▶ Problem details
Translate this sentence from the book review below into Spanish: "You cannot read this book and not be affected."

▶ Document extract

+++++

I said at the start this is not a book for everybody and I stand by that because not everyone—and I include myself at the head of that list—can unlearn how to read the way they’ve been reading for the past, in my case, fifty-five years. It’s like the first time you heard microtonal music. It just sounds wrong. Like a piano badly in need of tuning. And yet an out-of-tune piano has a flavour that isn’t unpalatable. It can even be comforting especially if you grew up with a piano in a house that never, or hardly ever, got tuned. This book plinky plonks along quite merrily and doesn’t take itself too seriously. As Glenn himself concedes:
As a story it’s probably more frustrating than rewarding. I’ve enjoyed writers like John Yau and Clark Coolidge who write things that seem to be fiction sometimes, but the words refuse loyalty to any single narrative. The reading is fun for the sounds and the surprises and the wit rather than the what-happened-next of a plot. – thousand in thirds
Meaning, of course, doesn’t only indicate a level of understanding but also a degree of appreciation, an emotional as opposed to an intellectual, connection. This I do have. Reading Thousand was something I went through, something I experienced and although I’ve already forgotten much of the specifics the overall experience will stay with me. That means something. You cannot read this book and not be affected. You might not understand it or be able to grasp the bigger picture but that shouldn’t be regarded as a loss. When Beckett was overseeing Jessica Tandy’s interpretation of Mouth in Not I he told her he hoped the piece would work “on the nerves of the audience, not it’s intellect.” Thousand has a similar logorrhoeal feel to it. Although it was written in bite-sized chunks I think it was a mistake to publish it with breaks. It’s a single paragraph, a wall of words that ideally, to my mind, should be read in a single sitting although who would have the stamina for that I’ve no idea.

+++++

▶ Recorded data

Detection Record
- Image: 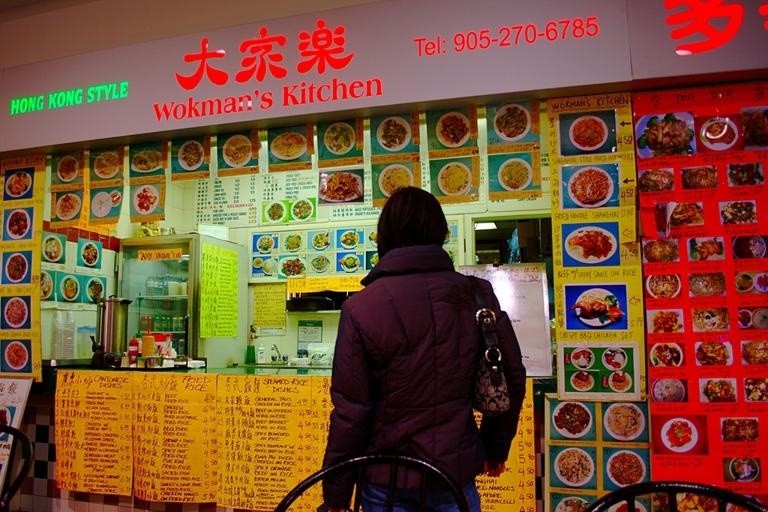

+++++

▶ Final result
No se puede leer este libro sin verse afectado.